Tulus mengungkapkan meski pihak ketiga telah menerima uang sewa dari para pedagang, tersangka tidak menyerahkannya ke Kas Daerah Kota Serang senilai Rp483.635.555 sesuai perhitungan jasa pelayanan penilai publik.
"Sebelum perjanjian kerja sama ditandatangani minimal 2 hari sebelumnya. Seharusnya sudah membayarkan uang sewa. Kenyataannya sampai hari ini uang sewa ini tidak dibayar, tidak di ada pemasukan ke RKUD," katanya.

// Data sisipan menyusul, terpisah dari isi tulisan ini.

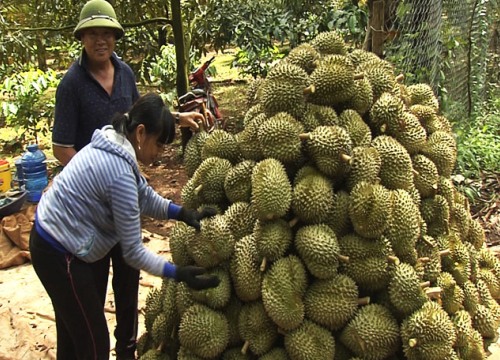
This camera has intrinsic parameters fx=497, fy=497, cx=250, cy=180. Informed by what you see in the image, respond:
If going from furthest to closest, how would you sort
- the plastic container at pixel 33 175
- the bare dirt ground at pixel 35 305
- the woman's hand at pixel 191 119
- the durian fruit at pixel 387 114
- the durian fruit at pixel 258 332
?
the plastic container at pixel 33 175 < the bare dirt ground at pixel 35 305 < the woman's hand at pixel 191 119 < the durian fruit at pixel 387 114 < the durian fruit at pixel 258 332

Bahkan, Tulus menerangkan kios yang telah ditempati puluhan pedagang sejak Juni 2023 itu, pihak swasta telah memperoleh keuntungan dari sewa kios di lahan negara tersebut.
"Bahkan sudah menguntungkan pihak ketiga senilai Rp456.700.000," katanya.
Meski telah mendapatkan pemasukan, kata Tulus, pemerintah Kota Serang belum menerima pemasukan. Bahkan, pihak ketiga diduga masih menerima pemasukan dari pedagang hingga saat ini.
"Pihak ketiga sudah menerima pemasukan atau keuntungan di atas. Potensi itu akan bertambah karena pembangunan rukok atau lapak itu masih berjalan dan belum juga disewakan," katanya.
Tulus menegaskan, saat ini tim penyidik pidana khusus masih menghitung kerugian keuangan negara, atas kasus sewa lahan negara di Stadion Maulana Yusuf tersebut.
"Kerugian negara sudah kami pegang, tapi pastinya berjalannya waktu perhitungan kerugian negara akan kami pakai perhitungan pihak audit yang lebih kompeten," katanya.